Sheriff Raeburn said: “The law in relation to the understanding of and application of ‘human rights’ is evolving constantly. I hesitate to express an opinion as to whether the respondent’s chosen lifestyle falls within the legal definition of ‘family life’.
“I have absolutely no doubt that the respondent’s day to day routine at Woodhead Compound is, as a matter of fact, his family life. It is an unusual family life: by some it might, perhaps, be perceived to be unsavoury. Perception is not the same as reality. Misinformation distorts reality. The reality is that the respondent’s lifestyle at Woodhead Compound does not amount to anti-social behaviour.
“The respondent’s lifestyle choice is not ‘pro-social’ in the sense that for the respondent his community is his pack of dogs. In my view, however, the respondent’s lifestyle is deserving of respect whether or not it falls within the legal definition of ‘family life’ and in my considered opinion, there is no justification for interference with the respondent’s lifestyle.”
Neighbours first raised concerns about Mr Debidin’s dogs when they heard him moving into his Woodhead Compound in August 2006 with what they thought to be ‘a truck load of noisy turkeys’.
Following a formal complaint, Moray Council carried out an investigation into the noise and sent Mr Debidin a warning letter in February 2008, advising him that there was evidence to confirm the concerns were justified because his dogs continually barked at all times of day and night.
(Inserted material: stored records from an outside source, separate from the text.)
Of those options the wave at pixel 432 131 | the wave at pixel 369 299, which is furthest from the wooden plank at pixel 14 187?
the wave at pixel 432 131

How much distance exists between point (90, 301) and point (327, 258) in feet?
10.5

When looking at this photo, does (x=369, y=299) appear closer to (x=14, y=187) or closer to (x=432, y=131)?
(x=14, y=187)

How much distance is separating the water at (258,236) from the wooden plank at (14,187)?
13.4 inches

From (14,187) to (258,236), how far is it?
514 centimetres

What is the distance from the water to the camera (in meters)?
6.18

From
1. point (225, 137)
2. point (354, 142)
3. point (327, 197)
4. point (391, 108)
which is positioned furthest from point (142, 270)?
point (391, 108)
The letter went on to say that no further action would be taken unless the council received more complaints.
Mr Debidin was then issued with a letter on behalf of the council’s Chief Legal Officer in April 2008, warning him that if he continued to allow his dogs to bark at an excessive level, the local authority would apply to the Sheriff Court for an Asbo against him. The application for an Asbo was lodged in August 2008.
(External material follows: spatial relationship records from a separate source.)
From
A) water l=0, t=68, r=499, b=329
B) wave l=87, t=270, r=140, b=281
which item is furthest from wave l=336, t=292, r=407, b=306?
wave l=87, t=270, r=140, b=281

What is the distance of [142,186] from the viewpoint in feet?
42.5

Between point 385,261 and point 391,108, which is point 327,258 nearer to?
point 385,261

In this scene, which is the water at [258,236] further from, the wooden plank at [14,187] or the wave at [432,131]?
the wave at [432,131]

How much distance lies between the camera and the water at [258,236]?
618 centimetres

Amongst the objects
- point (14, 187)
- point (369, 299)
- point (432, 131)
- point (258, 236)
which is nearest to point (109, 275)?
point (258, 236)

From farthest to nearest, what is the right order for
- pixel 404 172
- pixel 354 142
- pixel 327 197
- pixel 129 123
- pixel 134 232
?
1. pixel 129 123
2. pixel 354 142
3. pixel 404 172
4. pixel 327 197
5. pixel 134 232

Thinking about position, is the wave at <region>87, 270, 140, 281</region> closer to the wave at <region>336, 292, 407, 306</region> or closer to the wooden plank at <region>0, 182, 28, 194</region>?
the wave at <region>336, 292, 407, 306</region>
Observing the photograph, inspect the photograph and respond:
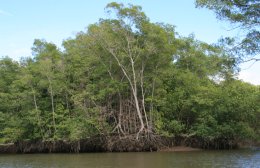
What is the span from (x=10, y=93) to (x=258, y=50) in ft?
97.1

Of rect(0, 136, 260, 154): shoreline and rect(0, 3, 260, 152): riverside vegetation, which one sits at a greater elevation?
rect(0, 3, 260, 152): riverside vegetation

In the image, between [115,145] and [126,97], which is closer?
[115,145]

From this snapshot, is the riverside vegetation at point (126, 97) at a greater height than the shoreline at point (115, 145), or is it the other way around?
the riverside vegetation at point (126, 97)

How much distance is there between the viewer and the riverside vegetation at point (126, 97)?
3011 cm

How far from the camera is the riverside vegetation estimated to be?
3011cm

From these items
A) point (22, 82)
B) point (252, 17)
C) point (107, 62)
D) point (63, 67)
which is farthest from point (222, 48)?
point (22, 82)

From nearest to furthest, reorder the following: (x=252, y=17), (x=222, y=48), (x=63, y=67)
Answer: (x=252, y=17) → (x=222, y=48) → (x=63, y=67)

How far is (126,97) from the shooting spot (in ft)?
110

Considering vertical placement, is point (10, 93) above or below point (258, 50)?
above

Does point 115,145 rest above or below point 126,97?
below

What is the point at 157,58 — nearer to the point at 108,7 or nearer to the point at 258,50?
the point at 108,7

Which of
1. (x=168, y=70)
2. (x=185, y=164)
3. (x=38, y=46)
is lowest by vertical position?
(x=185, y=164)

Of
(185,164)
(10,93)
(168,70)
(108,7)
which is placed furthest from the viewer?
(10,93)

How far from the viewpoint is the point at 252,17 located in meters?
14.0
Mr Debidin had received an Asbo prohibiting him from owning or keeping dogs for two years in 2005 when he lived at the Steading, Ardesier. Despite appealing the decision, he was told that he would have to remove the dogs from the property by August 2006.
Moray council leader Allan Wright said: “I am disappointed with the sheriff’s ruling and, quite frankly, find it difficult to comprehend.
“Moray Council was reacting to a plea from a number of our constituents about the noise and distress caused by this pack of dogs. We will always try to do what we feel necessary in the best interests of the people of Moray.
“For the sheriff to talk about a lifestyle that centres on a man being the leader of a pack of 47 large dogs and that his human rights entitle him to that lifestyle whatever the effect on neighbours is, for me, a clear demonstration of what is wrong with human rights legislation.
“This case has taken four years to conclude, far longer than we had anticipated although there were only eight witnesses. There will be a considerable taxpayer cost.”